Prenons le cas de la mesure de la densité vraie (rapport masse/ volume) de l'air contenu dans une sphère. Si l'on opère des mesures macroscopiques, on obtiendra des mesures quasiment identiques. Et par là, on pourra conclure que le milieu "air" de la sphère est réparti d'une manière homogène, continue. Mais si on diminue progressivement l'échelle des mesures pour atteindre l'ordre du rayon moléculaire, apparaît la discontinuité : le volume mesuré sera le plus souvent vide et il faudra conclure que la densité de l'air y est nulle. Une fois sur mille environ, la mesure atteindra une molécule d'air et, par conséquent la densité de l'air, à ce point, y sera beaucoup plus élevée (= densité vraie de l'air) . L'écart entre les mesures, nulle (ou pratiquement) dans le cas des mesures macroscopiques, s'élèvera au fur et à mesure que la précision de la mesure augmentera: à l'échelle atomique, l'écart se comptera en millions de fois !

Il faut donc admettre que :

"La connaissance touchant la densité de l'air se résout en une multiplicité d'énoncés qui sont incompatibles absolument et ne sont rendus compatibles que s'ils sont relativisés par rapport à l'échelle choisie par l'énonciateur.

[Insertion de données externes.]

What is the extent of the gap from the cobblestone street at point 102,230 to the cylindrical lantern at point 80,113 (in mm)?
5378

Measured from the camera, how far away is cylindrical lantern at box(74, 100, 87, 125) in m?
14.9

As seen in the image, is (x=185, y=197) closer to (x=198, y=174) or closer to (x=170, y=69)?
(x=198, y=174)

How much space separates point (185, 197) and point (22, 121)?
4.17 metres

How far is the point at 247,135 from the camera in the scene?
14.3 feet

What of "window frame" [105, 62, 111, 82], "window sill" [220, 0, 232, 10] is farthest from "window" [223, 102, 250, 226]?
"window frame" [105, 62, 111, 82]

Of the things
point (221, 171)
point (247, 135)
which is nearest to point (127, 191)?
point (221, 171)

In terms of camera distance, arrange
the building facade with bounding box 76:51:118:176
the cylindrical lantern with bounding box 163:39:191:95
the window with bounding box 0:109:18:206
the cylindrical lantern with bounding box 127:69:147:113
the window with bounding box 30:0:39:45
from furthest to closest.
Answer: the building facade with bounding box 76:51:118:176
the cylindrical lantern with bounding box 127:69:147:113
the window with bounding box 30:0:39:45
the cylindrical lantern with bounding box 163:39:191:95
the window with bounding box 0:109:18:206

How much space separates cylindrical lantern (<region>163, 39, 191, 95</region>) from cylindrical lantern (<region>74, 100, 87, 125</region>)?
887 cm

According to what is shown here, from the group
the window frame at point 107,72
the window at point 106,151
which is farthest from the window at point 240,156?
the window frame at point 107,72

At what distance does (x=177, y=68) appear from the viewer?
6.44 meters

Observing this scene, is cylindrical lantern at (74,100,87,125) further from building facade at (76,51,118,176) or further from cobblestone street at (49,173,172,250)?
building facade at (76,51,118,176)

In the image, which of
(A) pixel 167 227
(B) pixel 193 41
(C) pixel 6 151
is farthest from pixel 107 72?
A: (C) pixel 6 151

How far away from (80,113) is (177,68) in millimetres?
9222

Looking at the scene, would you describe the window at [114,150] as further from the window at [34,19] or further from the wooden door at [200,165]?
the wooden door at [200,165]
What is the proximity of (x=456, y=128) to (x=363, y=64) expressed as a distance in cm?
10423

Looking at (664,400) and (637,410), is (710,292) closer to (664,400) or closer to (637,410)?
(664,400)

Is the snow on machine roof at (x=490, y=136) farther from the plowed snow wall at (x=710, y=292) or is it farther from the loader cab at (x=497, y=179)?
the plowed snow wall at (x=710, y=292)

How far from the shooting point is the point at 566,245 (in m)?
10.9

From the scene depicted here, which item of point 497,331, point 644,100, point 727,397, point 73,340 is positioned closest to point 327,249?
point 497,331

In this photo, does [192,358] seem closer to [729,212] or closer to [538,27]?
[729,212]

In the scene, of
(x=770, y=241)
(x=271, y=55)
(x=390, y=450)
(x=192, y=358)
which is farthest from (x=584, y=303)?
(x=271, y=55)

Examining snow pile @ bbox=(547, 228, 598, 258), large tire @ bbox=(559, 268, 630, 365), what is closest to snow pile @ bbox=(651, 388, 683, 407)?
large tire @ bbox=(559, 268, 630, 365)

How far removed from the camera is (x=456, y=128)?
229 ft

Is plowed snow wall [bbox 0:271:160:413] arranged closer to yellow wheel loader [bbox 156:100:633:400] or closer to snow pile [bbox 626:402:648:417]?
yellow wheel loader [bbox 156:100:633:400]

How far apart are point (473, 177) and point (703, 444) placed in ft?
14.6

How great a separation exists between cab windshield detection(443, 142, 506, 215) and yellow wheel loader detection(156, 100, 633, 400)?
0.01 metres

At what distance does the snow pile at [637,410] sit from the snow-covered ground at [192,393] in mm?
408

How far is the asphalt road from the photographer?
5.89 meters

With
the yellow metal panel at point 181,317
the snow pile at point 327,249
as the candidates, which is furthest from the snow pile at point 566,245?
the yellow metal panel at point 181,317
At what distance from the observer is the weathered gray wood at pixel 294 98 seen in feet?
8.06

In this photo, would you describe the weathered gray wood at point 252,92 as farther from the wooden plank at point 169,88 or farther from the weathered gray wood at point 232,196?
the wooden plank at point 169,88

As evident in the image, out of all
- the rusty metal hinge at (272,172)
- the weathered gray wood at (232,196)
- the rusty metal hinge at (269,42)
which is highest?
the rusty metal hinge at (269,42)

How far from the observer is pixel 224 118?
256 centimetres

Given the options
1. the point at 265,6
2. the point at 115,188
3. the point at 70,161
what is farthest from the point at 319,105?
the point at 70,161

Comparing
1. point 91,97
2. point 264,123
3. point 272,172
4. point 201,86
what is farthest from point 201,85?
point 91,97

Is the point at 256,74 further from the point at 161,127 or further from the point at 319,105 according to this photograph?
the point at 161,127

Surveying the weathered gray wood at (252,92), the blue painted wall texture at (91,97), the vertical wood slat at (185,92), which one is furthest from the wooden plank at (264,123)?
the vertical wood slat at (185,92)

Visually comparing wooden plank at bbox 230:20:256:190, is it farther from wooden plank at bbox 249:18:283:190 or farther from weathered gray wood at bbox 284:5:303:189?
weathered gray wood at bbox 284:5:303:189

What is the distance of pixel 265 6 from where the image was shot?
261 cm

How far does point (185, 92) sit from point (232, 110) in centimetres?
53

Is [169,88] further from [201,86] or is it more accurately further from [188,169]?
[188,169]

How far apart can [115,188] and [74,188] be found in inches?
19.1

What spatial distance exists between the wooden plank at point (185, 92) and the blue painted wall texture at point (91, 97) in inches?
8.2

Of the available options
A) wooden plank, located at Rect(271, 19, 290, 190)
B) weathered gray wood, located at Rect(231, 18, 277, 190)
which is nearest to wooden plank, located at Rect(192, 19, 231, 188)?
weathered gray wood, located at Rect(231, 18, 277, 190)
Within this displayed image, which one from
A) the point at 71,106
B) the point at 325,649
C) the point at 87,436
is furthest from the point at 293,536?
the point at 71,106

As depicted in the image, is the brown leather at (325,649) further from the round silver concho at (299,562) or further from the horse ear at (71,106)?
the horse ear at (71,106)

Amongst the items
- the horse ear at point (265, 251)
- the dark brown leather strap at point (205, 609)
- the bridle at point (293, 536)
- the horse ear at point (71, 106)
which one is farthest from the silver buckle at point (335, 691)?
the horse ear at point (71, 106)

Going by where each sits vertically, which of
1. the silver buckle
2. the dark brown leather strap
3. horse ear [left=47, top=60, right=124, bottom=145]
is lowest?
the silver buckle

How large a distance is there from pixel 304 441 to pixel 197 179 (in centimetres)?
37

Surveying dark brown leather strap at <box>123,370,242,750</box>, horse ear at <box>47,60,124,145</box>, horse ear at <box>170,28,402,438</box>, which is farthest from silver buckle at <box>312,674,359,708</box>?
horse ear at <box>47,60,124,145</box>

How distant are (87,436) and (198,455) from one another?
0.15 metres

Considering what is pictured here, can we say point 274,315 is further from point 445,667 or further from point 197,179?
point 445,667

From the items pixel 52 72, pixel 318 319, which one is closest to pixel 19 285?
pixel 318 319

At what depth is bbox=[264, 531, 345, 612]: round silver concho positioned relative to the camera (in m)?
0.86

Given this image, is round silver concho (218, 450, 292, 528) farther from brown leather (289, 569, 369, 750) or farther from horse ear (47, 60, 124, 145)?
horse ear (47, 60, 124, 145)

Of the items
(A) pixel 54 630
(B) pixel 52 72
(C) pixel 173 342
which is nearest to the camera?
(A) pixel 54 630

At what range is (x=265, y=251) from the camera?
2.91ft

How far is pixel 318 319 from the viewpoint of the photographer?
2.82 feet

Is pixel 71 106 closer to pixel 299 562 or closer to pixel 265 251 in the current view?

D'autre part, à certaines échelles, l'énoncé de la mesure ne se résout plus en une assertion simple, mais en une assertion modalisée du type : il est plausible que la densité soit égale à zéro, mais non exclu qu'elle soit de l'ordre de 10n, n étant très élevé".

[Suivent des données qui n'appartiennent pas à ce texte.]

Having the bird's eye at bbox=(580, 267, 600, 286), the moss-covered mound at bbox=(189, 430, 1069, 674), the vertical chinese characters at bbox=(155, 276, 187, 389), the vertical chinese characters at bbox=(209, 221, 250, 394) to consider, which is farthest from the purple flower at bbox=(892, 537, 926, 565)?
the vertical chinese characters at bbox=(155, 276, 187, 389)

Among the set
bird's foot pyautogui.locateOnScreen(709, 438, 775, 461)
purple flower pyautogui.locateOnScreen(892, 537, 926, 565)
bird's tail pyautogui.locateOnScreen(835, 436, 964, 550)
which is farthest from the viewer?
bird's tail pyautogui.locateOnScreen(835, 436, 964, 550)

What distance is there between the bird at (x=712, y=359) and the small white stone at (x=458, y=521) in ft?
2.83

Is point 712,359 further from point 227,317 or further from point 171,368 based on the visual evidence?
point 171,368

On pourrait multiplier les exemples. L'important est de voir comment la recherche scientifique contemporaine ne privilégie plus le modèle de la fonction continue à dérivée, ne le considère plus comme le paradigme de la connaissance scientifique et de la prévision. La science n'apparaît plus comme ce qui, d'une manière continue, accumule le savoir. AU contraire, il semble bien que ce que produit effectivement la science contemporaine, c'est "non pas du connu, mais de l'inconnu". De même, l'examen philosophique des procédures scientifiques a montré qu'il était abusif de parler de "vérification" ; ce qui permet à la science de produire du savoir certain, ce serait davantage la "falsification" : rendre faux une hypothèse anciennement établie. De telles considérations nous ramènent à ce que nous disions de G. Bachelard : l'activité scientifique, essentiellement agonistique, s'établit toujours en surmontant un obstacle épistémologique. Alors que la culture tente avant tout à conserver le connu, la science s'efforce de faire apparaître l'inconnu, l'inattendu.

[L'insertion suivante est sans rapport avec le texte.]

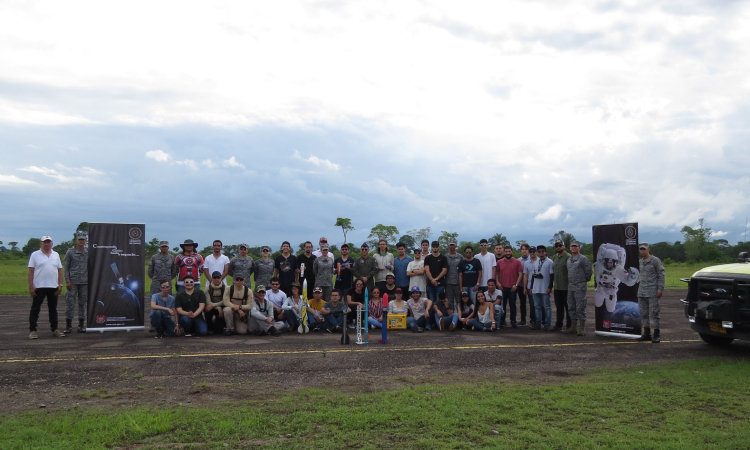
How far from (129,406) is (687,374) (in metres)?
7.86

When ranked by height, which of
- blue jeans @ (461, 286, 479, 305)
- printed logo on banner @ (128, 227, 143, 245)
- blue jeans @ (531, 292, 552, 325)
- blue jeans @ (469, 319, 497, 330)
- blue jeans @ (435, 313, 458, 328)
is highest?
printed logo on banner @ (128, 227, 143, 245)

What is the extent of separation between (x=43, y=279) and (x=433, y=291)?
353 inches

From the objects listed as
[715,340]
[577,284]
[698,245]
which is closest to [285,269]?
[577,284]

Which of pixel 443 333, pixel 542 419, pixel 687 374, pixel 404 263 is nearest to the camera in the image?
pixel 542 419

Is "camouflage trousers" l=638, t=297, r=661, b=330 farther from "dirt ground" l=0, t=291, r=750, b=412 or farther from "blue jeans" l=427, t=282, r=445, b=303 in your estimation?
"blue jeans" l=427, t=282, r=445, b=303

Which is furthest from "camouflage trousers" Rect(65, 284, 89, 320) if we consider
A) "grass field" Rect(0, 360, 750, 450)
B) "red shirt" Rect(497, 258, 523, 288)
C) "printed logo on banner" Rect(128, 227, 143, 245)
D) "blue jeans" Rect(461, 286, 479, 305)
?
"red shirt" Rect(497, 258, 523, 288)

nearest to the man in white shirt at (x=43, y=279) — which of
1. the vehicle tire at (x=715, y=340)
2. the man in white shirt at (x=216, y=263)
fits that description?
the man in white shirt at (x=216, y=263)

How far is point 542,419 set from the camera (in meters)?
6.16

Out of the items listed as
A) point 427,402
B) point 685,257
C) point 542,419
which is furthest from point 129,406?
point 685,257

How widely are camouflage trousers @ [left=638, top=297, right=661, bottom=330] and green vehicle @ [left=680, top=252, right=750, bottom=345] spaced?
0.83 metres

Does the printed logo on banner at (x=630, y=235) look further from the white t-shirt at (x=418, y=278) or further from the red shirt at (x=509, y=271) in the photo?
the white t-shirt at (x=418, y=278)

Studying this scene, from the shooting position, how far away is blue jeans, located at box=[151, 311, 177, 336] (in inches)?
486

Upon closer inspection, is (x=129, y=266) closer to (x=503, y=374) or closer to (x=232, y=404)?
(x=232, y=404)

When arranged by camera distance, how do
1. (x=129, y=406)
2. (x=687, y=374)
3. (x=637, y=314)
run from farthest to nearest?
(x=637, y=314), (x=687, y=374), (x=129, y=406)
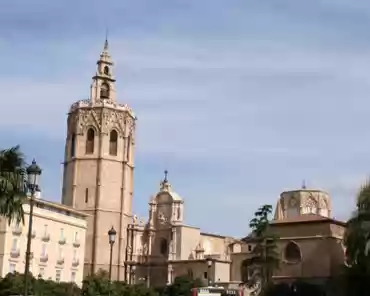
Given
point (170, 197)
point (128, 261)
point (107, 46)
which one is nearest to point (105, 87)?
point (107, 46)

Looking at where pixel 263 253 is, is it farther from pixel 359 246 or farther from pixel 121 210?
pixel 121 210

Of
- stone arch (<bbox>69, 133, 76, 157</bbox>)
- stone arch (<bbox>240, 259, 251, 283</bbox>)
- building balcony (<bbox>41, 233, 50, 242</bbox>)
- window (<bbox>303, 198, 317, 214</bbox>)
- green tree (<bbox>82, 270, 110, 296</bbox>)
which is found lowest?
green tree (<bbox>82, 270, 110, 296</bbox>)

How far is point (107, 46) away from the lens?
10088cm

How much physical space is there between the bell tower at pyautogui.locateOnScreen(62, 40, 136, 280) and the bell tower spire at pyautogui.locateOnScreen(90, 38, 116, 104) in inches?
10.6

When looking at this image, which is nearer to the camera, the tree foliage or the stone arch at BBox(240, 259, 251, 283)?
the stone arch at BBox(240, 259, 251, 283)

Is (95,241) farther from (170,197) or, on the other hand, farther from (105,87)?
(105,87)

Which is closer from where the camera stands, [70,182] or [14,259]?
[14,259]

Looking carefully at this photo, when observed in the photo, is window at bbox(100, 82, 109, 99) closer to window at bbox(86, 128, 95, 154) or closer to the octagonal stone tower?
window at bbox(86, 128, 95, 154)

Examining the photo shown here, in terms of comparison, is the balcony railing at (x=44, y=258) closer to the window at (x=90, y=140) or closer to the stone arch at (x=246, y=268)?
the stone arch at (x=246, y=268)

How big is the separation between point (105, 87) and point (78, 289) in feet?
110

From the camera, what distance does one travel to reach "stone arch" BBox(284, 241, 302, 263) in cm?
5822

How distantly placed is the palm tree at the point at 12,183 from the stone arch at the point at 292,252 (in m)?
32.9

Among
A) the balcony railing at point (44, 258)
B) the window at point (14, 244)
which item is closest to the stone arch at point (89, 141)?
the balcony railing at point (44, 258)

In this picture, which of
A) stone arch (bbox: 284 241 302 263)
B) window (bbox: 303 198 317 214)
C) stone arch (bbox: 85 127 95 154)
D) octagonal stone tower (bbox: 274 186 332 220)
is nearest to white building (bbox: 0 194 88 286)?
stone arch (bbox: 85 127 95 154)
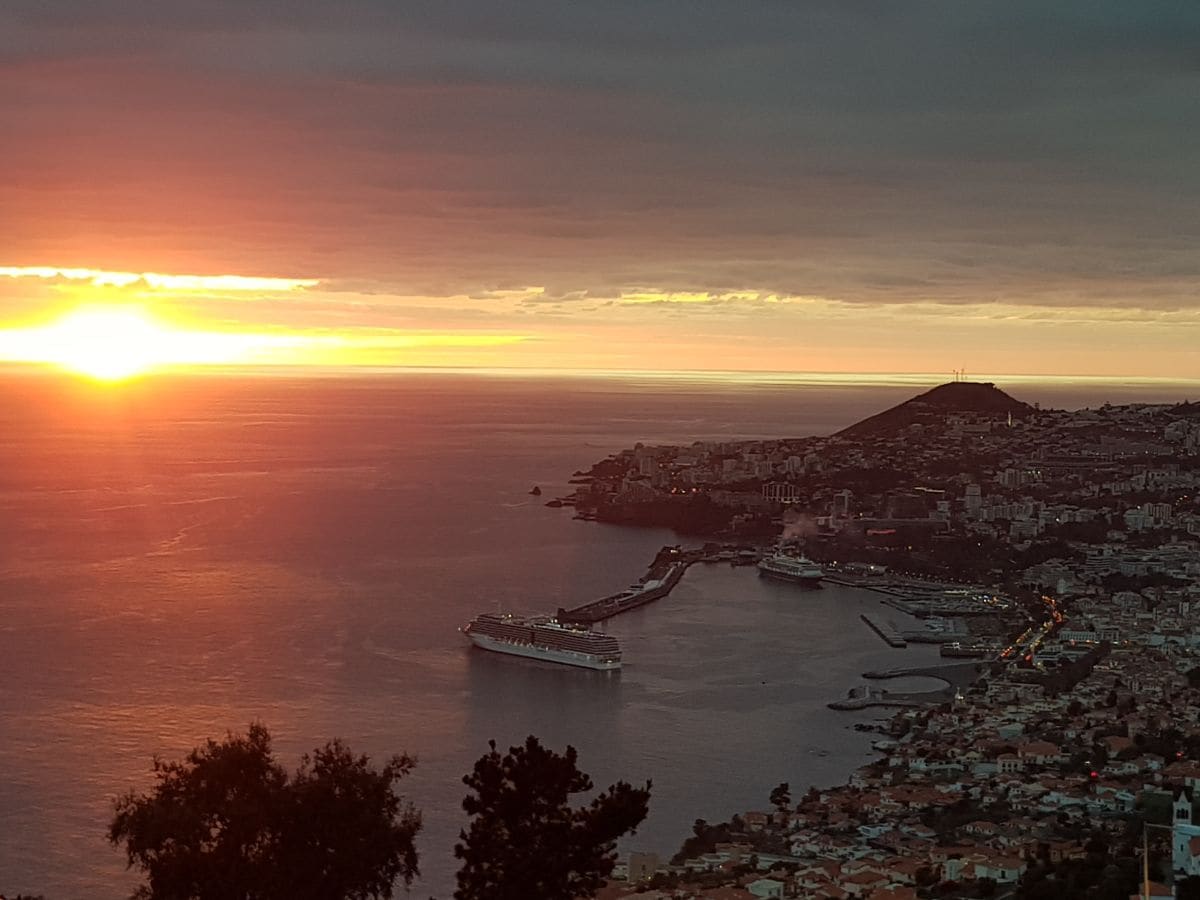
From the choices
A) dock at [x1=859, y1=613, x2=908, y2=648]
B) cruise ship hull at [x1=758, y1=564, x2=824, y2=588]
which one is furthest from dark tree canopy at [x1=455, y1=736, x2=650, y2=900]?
cruise ship hull at [x1=758, y1=564, x2=824, y2=588]

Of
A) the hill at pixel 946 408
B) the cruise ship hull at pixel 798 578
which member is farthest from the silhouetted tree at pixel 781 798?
the hill at pixel 946 408

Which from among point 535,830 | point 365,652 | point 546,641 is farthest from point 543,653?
point 535,830

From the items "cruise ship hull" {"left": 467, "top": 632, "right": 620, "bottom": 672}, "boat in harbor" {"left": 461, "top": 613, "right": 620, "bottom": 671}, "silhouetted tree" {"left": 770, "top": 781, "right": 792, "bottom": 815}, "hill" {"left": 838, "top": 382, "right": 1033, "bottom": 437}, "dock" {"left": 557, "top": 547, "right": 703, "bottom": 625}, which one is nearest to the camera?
"silhouetted tree" {"left": 770, "top": 781, "right": 792, "bottom": 815}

"La spécificité de la science tient dans le fait de son imprévisibilité. Là où les systèmes culturels spécifient le connu, la science temporalise l'espace des connaissances, laissant derrière elle des systèmes explicatifs moribonds, privés de l'immuabilité du temps grâce à quoi ils garantissaient l'ordre des choses".

D'une telle recherche scientifique, d'abord attentive aux instabilités, aux relativisations, à l'effort de falsification, le modèle adéquat de légitimation n'est plus "Celui de la meilleure performance mais celui de la différence comprise comme parologie".

Pour comprendre cela, il faut revenir, me semble-t-il, au sens premier du mot "paralogie" : il s'agit d'un discours ("logos", "loqie") en situation "para", c'est-à-dire marginale, parallèle. Il s'agit en fait de produire, à coté (para) du discours canonique, paradigmatique, de la science standard, d'autres discours qui font venir au jour d'autres manières de voir les choses. Une telle légitimation de l'activité scientifique privilégiera le dissentiment sur le consensus. Ce dernier existe, c'est évident. Il signe la canonisation d'un corpus scientifique. Mais à plus ou moins long terme, il y a toujours un événement, une personne qui introduit le dissentiment: le système paradigmatisé est alors déstabilisé, pour permettre à une autre intelligence de faire sens.

Une telle légitimation suppose, évidemment que la pragmatique scientifique n'obéisse pas au modèle systémique.

"Pour autant qu'elle est différenciante, la science dans sa pragmatique, offre l'anti-modèle du système stable. Tout énoncé est à retenir du moment qu'il comporte de la différence avec ce qui est su, et qu'il est argumentable et prouvable. Elle est un modèle de "système ouvert" dans lequel la pertinence de l'énoncé est qu'il donne naissance à des idées, c-à-d à d'autres énoncés et à d'autres règles du jeu".